次の日、僕は昨日教わった瞬間移動魔法を使って学校に行った。短縮できた時間は寝て過ごした。
学校について部屋に行くと、もうタクミくんがいた。
「おはよう、ユウタくん。」
「おはよう、タクミくん。すごいね、もう予習してるんだ?」
「うん。入学試験の日、予習復習はちゃんとやれって、ここの人に言われたろ?」
「え?」
「ん?」
「タクミくんは入学試験を受けたの?俺受けてないけど」
「え?」
「え?」
僕たちは顔を見合わせた。ちょうどその時、アドさんが入ってきた。
「おはようございます。ユウタさん、今日はお早いようで。」
「アドさん、僕は入学試験を受けていないのですが、タクミくんは受けたと言ってます。どうしてこうなったんですか?」
「ユウタさん、貴方は推薦で入ったのです。この学校の教師であり、貴族でいらっしゃる黒羽様から。」
「えっ貴族?!」
「ご存知ありませんでした?」
貴族…。だから屋敷に住んでいるのか。でも、使用人もそんな居なかったし、貴族の屋敷にしては都会から遠すぎないか…。そんなものなのか?
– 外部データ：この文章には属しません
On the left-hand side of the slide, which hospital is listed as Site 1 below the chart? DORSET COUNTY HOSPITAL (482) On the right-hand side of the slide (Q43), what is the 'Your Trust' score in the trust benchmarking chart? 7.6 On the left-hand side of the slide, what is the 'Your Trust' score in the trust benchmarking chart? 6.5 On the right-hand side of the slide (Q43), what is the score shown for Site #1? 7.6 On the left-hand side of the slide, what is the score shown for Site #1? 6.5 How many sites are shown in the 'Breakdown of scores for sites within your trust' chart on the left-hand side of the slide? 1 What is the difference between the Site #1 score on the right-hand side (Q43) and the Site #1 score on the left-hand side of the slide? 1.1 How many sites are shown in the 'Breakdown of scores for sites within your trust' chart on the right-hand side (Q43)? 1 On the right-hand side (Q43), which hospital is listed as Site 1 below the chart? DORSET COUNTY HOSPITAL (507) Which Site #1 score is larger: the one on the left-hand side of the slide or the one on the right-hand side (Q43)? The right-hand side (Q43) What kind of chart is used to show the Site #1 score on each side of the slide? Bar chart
「さあ、もう始業しますよ。そうだ、あなた達、杖は持っていますか?自分たちのを持つまでお貸ししますが…」
「あ、僕はもう持ってます。これ。」
ぼくがニワトコの杖を出すと、アドさんが目を見開く。
「こっこれは…!ニワトコの…?!しかも、オレンジペコーじゃないですか!」
「ペコー?」
「杖関連の店のグレードです。一番下がダスト、いちばん上がオレンジペコー。」
そんないいものをくれたのか、ヤタガラスさん。優しい人だなぁ。
「っ!さ、さあ、もう始まります。教室は2階ですよ、急いで急いで!」
僕たちは急かされて、部屋を出た。
タクミくんは瞬間移動魔法を使えなかったので、一緒に連れてった。
ついに、魔法の実技の方に入ります。最初のうちは、取得スピードを図るためのテストがあり、それが一番飛び級、ランクしやすいです。
それでも硬いのはランクの方です。
杖関連の店のグレードと書いたオレンジペコーやダスト、紅茶のグレードから取りました。